**Task instructions:**
Copy the text of each item below word for word, leaving out the pictures.

┌─ Given entries

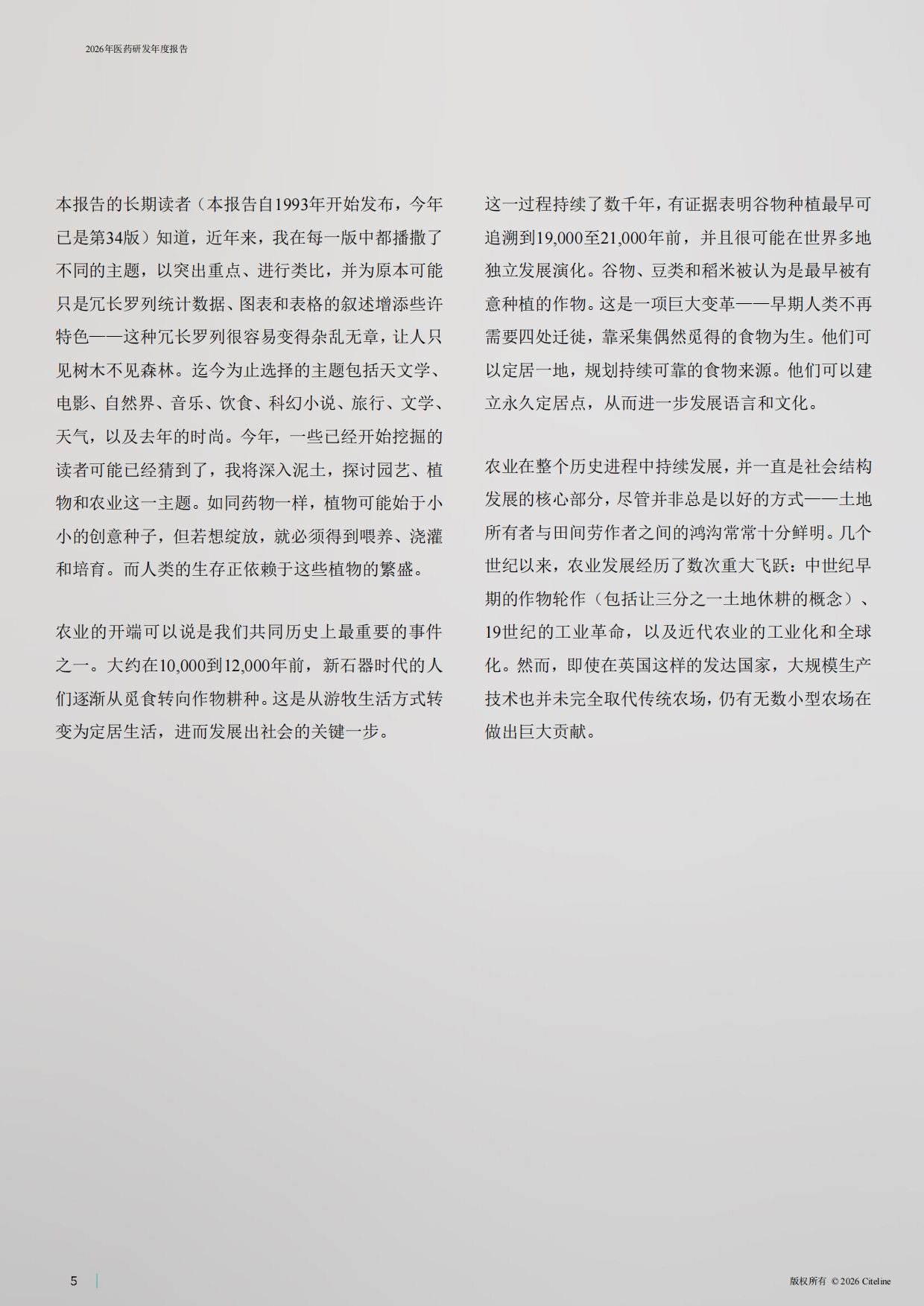 2026年医药研发年度报告-Citeline.pdf_第4页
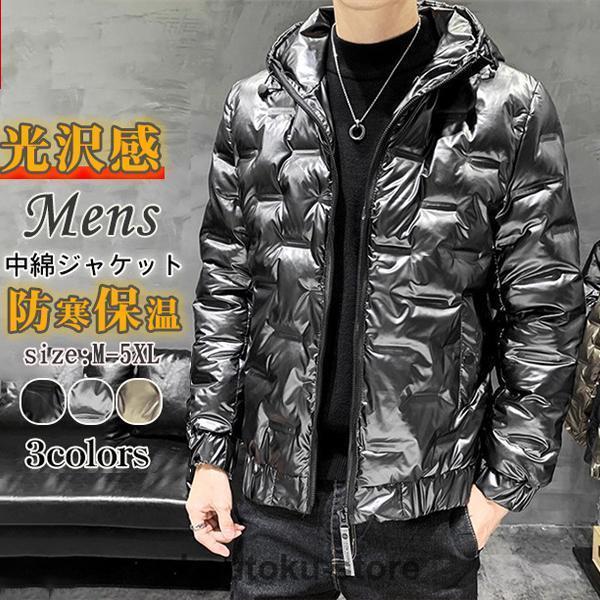 中綿ジャケット 光沢感 ダウンジャケット メンズ フード付き ダウン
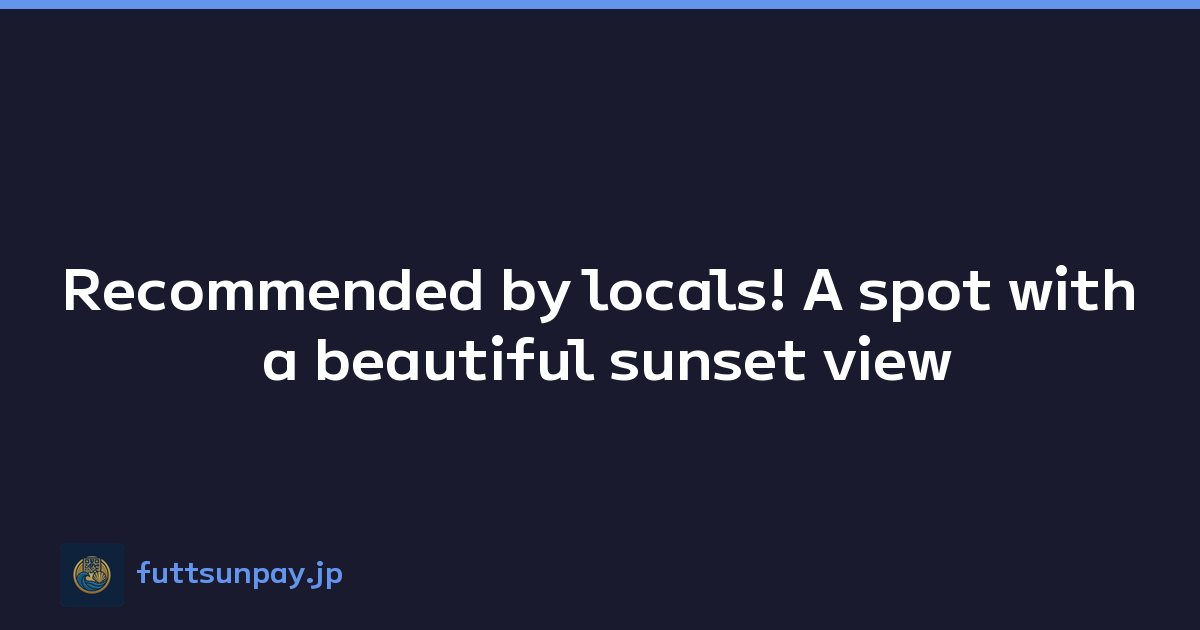 Recommended by locals! A spot with a beautiful sunset view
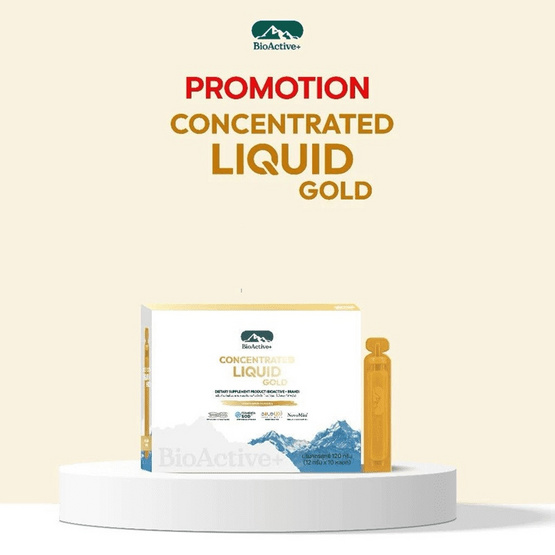 Bio Active+ คอนเซินเทรทิด ลิควิด โกลด์ บรรจุ 10 หลอด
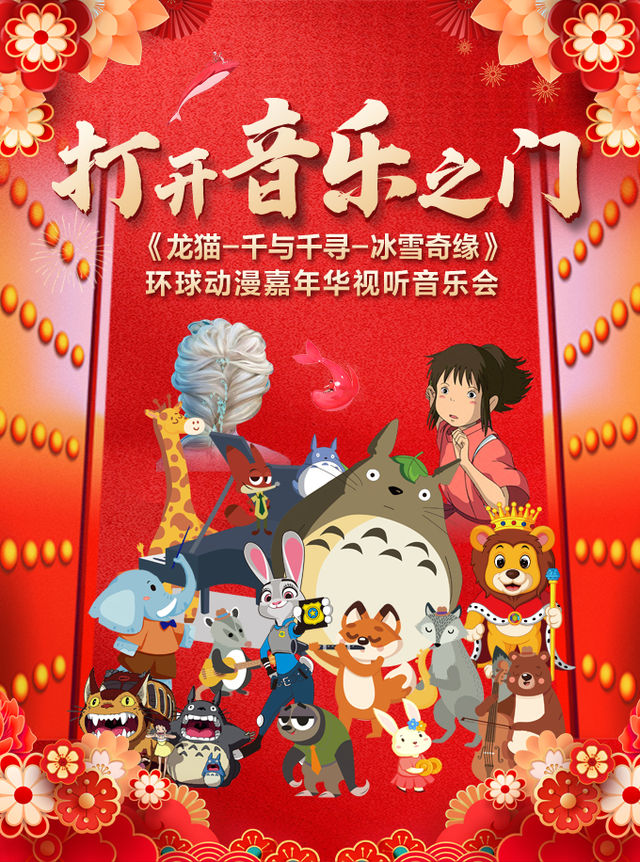 打開音樂之門《龍貓-千與千尋-冰雪奇緣》環球動漫嘉年華視聽音樂會｜音樂會 | 濟南珍珠泉人民會堂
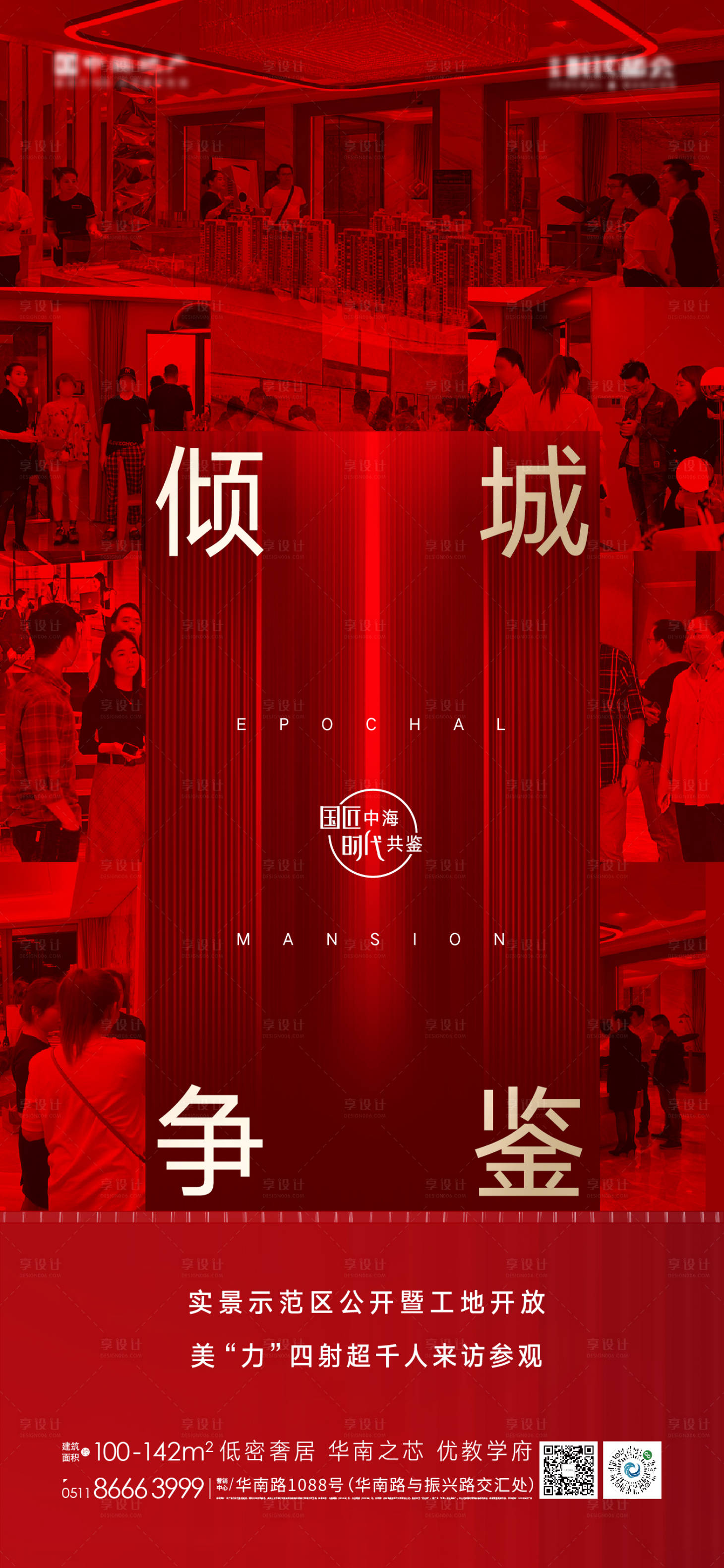 源文件下载【示范区开放热度】编号：89820005300328086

└─

**Your solution:**
 2026年医药研发年度报告-Citeline.pdf_第4页
 中綿ジャケット 光沢感 ダウンジャケット メンズ フード付き ダウン
 Recommended by locals! A spot with a beautiful sunset view
 Bio Active+ คอนเซินเทรทิด ลิควิด โกลด์ บรรจุ 10 หลอด
 打開音樂之門《龍貓-千與千尋-冰雪奇緣》環球動漫嘉年華視聽音樂會｜音樂會 | 濟南珍珠泉人民會堂
 源文件下载【示范区开放热度】编号：89820005300328086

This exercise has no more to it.